As far as the pacing of the story is concerned, the movie opens with an incredibly intense sequence involving a group of people holed up in a house, hiding from the Infected, much like what you might see in 'Days'. The majority of the movie takes place 28 weeks after the initial outbreak, and time is taken to introduce the important characters and the general setting of the survivors' colony in Britain. Once the new outbreak occurs, though, all hell breaks loose, and the rest of the movie tracks a handful of survivors just trying to reach safety, while avoiding the Infected and the equally indiscriminate military. I tell you, it's one hell of an intense journey. And I loved every minute of it.
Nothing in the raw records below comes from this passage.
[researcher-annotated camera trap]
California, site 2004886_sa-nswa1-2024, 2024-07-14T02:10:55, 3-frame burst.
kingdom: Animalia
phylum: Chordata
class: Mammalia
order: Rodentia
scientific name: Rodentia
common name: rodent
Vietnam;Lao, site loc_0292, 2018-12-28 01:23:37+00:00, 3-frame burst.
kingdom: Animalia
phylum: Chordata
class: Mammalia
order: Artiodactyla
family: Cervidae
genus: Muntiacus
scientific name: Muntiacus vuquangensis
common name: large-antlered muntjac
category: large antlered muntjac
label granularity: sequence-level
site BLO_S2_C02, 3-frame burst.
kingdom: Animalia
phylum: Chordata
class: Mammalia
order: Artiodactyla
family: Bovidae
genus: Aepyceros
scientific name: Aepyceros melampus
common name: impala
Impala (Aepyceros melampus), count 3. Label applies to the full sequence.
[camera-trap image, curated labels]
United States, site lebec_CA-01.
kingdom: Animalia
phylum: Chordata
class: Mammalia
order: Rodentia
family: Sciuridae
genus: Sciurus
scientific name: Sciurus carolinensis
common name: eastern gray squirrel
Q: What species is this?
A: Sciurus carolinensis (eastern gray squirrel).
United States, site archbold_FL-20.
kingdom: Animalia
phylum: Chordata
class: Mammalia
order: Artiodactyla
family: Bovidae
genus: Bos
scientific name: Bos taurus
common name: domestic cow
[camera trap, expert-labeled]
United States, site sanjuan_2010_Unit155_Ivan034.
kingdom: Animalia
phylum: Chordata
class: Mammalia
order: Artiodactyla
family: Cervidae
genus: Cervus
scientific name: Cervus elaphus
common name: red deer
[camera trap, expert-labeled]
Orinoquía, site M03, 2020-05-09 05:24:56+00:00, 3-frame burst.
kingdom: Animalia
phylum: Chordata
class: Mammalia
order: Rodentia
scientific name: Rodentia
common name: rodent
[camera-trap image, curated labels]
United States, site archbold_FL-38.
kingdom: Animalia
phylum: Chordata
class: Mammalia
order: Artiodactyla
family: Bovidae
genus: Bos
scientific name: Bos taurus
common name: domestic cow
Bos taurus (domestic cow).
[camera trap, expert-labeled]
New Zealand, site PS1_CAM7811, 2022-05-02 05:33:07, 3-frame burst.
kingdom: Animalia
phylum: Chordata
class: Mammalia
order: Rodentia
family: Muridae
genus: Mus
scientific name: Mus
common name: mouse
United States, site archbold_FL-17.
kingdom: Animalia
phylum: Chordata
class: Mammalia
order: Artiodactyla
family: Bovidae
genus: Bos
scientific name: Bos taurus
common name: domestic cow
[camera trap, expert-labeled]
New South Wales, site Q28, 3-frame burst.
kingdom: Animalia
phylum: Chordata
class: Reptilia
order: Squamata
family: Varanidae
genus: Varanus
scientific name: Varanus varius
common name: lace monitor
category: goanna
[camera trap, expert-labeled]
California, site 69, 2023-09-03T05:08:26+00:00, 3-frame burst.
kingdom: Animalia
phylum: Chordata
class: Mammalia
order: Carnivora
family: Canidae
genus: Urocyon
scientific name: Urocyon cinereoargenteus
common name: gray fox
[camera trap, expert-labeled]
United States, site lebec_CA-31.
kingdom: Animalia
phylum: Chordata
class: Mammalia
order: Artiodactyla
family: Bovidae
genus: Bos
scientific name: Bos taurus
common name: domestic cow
As far as the ending goes, I won't spoil it, but the door is wide open for a third installment in the series, which I understand has already been planned (with the expected title of 28 Months Later). I sincerely hope that the time is taken to make 'Months' just as good as 'Weeks' and 'Days' were. If it is, then the 28 Trilogy could very well be one of the greatest horror trilogies ever created, perhaps surpassed only by the outstanding and unequalled Alien Trilogy. And even if not, 'Days' and 'Weeks' will still stand as two of the most incredible zombie films ever made. They have already made their mark in my life, that's for sure.